Abstract
Girt
Shaun Crowe
When Tony Abbott decided to revive British honours in late March, he did so because it would add a “grace note” to Australian life. He thought it would be “nice touch”, an enriching ornament to our past. Knights and Dames would again lumber over the national landscape, representing all that was good about our British heritage.
Word choice is important here. “Grace note” implies a certain memory of Britain – of cucumber sandwiches, PG Wodehouse and summers in the country. Abbott’s imaginative England is one of poise and restraint, and the Crown (“Western civilisation’s oldest continuing institution”, as he likes to point out) an embodiment of its best instincts.
Tony Abbott is a politician and therefore has a complicated relationship with History. The past isn't simply the past, something to be dispassionately understood. To quote Manning Clarke, History serves more as “a vast manure heap to fertilise the soil of some future harmony”. For Abbott, History is a useful tool for contemporary politics – in his case, a way to preserve a reverence for institutions he considers vital, despite being threatened by the tides of social change.

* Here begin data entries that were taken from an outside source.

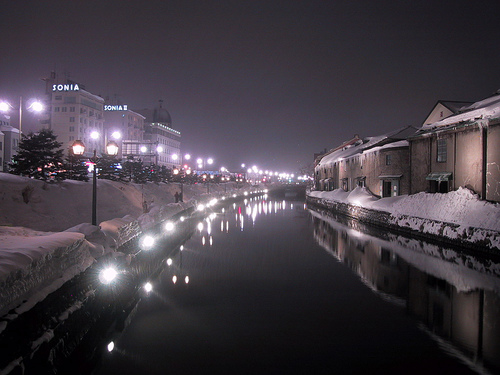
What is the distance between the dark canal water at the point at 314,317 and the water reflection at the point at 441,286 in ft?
0.10

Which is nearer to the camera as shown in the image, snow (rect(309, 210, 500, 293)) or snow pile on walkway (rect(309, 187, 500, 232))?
snow (rect(309, 210, 500, 293))

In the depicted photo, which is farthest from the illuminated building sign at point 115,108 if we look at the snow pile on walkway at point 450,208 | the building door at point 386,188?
the snow pile on walkway at point 450,208

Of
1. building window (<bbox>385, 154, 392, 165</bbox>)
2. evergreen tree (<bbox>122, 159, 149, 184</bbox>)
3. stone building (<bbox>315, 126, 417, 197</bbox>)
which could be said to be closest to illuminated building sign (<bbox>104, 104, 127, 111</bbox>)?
evergreen tree (<bbox>122, 159, 149, 184</bbox>)

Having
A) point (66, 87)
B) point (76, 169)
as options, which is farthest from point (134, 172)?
point (66, 87)

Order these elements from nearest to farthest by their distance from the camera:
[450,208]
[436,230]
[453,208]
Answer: [436,230], [453,208], [450,208]

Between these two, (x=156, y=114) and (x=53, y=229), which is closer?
(x=53, y=229)

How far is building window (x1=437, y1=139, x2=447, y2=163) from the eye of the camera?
26.4m

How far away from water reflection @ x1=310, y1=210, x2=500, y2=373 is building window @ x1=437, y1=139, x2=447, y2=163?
911cm

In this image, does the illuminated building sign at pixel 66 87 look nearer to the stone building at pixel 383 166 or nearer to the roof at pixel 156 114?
the roof at pixel 156 114

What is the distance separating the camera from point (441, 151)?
26766 millimetres

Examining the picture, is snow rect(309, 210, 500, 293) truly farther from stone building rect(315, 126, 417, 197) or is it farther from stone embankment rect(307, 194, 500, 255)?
stone building rect(315, 126, 417, 197)

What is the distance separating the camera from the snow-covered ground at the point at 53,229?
5.95m

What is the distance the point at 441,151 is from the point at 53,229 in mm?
25195

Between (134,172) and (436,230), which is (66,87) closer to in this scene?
(134,172)
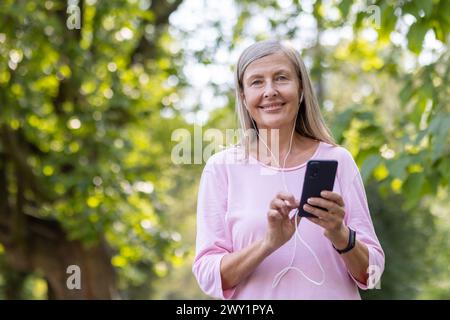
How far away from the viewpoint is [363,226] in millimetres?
1989

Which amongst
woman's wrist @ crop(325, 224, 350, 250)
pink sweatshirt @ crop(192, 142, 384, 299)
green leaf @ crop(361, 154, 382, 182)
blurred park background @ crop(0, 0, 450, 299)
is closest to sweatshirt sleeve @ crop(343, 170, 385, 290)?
pink sweatshirt @ crop(192, 142, 384, 299)

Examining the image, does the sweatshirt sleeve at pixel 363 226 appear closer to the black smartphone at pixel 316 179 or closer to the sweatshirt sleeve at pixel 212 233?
the black smartphone at pixel 316 179

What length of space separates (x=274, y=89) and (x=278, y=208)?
15.2 inches

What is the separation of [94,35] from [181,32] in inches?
61.6

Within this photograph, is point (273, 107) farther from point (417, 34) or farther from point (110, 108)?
point (110, 108)

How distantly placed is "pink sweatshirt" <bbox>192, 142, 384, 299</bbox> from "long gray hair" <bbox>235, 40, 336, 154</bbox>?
0.06 meters

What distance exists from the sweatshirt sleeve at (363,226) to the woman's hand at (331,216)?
0.12 metres

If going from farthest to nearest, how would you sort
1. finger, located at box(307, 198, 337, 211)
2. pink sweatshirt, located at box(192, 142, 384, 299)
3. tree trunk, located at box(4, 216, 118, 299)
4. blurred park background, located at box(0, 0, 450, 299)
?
tree trunk, located at box(4, 216, 118, 299)
blurred park background, located at box(0, 0, 450, 299)
pink sweatshirt, located at box(192, 142, 384, 299)
finger, located at box(307, 198, 337, 211)

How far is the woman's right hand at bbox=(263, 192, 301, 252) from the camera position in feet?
5.98

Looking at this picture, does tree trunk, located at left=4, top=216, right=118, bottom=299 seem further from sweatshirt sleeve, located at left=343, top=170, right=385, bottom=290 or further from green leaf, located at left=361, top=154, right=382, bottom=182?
sweatshirt sleeve, located at left=343, top=170, right=385, bottom=290

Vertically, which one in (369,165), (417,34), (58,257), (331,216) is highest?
(417,34)

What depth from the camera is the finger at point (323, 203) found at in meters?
1.81

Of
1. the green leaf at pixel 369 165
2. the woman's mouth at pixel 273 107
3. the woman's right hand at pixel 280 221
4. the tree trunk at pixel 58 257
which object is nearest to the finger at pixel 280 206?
the woman's right hand at pixel 280 221

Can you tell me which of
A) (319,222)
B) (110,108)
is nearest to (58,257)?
(110,108)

These myths are worth interrogating. Just how much “grace” has Britain added to Australian life? According to Girt: The Unauthorised History of Australia, a book recently published by the historian David Hunt, the answer is not much.
Girt traces Australian history from the First Fleet to the 1820s and Macquarie’s governorship of New South Wales. Hunt is a television writer cum historian, and writes his tale with an eye for the gory and absurd. Because of this, Girt is an ideal book for jaded high school students, too many of whom are weighed down by a fear that Australian history consists solely of sheep stations, Hills Hoists and cochlear implants.
(Trust me on this one - I was there not long ago).
Hunt tells a rollicking tale of early Australia, of venal explorers and wretched convicts, military coups and rum-drenched soldiers. It’s a funny book that manages to tell the story of our past, while also gently prodding the present (the First Fleet was the “world’s first example of a public-private partnership”, allowing “government to avoid responsibility, the private sector to maximise profit, and consumers to wake up in a dark alley with no trousers”).
Underneath Hunt’s humour and irony is something quite close to a serious point. Girt suggests that Australia’s early leaders were not all the graceful products of a gentleman’s drawing room – that the mark left by Britain’s establishment on Australia is not as clean as some would like to believe. Myths are popped with glee, convenient nostalgia confronted head-on.
Joseph Banks, eulogised by history as a mild and curious botanist, was actually a vainglorious “publicity slut”. The Second Fleet (outsourced to Camden slavers paid without referenced to how many convicts arrived in Sydney, removing their incentive to keep their mostly female prisoners alive) was like “Dante’s Inferno on water”. The Rum Corps, lead by John Macarthur in the early 1800s, oversaw a semi-feudal state, brought to its knees by drunkenness and public corruption.
As Hunt points out, the same John Macarthur envisaged Sydney as a colonial aristocracy, underpinned by convict labour and expansive land grants. It was to replicate Britain, taking its gentry and replanting it at the other end of the earth. He lamented the rise of “democratic feeling” in the colony and was in many ways the prototypical ‘Bunyip aristocrat’.
For as long as the question remained, one of the biggest barriers to genuine Australian democracy was this desire to be British. Votes in the New South Wales Parliament were weighted according to property, the Legislative Chamber required land ownership, and nomadic workers often got no say at all. Far from underpinning Australian democracy, Britain’s social and economic structures were actually the biggest impediment to an egalitarian politics.
As Russell Ward argued, insofar as Australia possessed a democratic impulse (a travelling clergyman described as it as like “the French Revolution without the guillotine”) it came from indigenous sources – from convincts and the “currency generation”, the independence of nomadic bushman and their trade unions. It was from people who, as Francis Adams wrote in his novel The Melbournians, looked at their kids and decided to “bring them up to proud of their country, and hate to prefer it to any other, but to give all their lives to making it better and happier than any other”.
Hunt’s book is a splash of icy water in the face of the Australians who, when trying to understand the good in their own backyard, have to look backwards and elsewhere. In Battlelines, Tony Abbott argued that the “instinct to defer to authority and tradition … is deeply ingrained in human beings, even if it’s grossly under-appreciated by intellectuals”.
That may be so. But Australian history is full of traditions (not to mention the oldest, indigenous one) – most of them, especially those that called themselves Australian with a straight back and no shame in their eyes, did more than the British to forge an egalitarian identity and nation. They didn’t need a knighthood to know that.
Shaun Crowe is a doctoral candidate and research manager at the Centre for the Study of Australian Politics.
David Hunt, Girt: The Unauthorised History of Australia, Black Inc Books, 2013.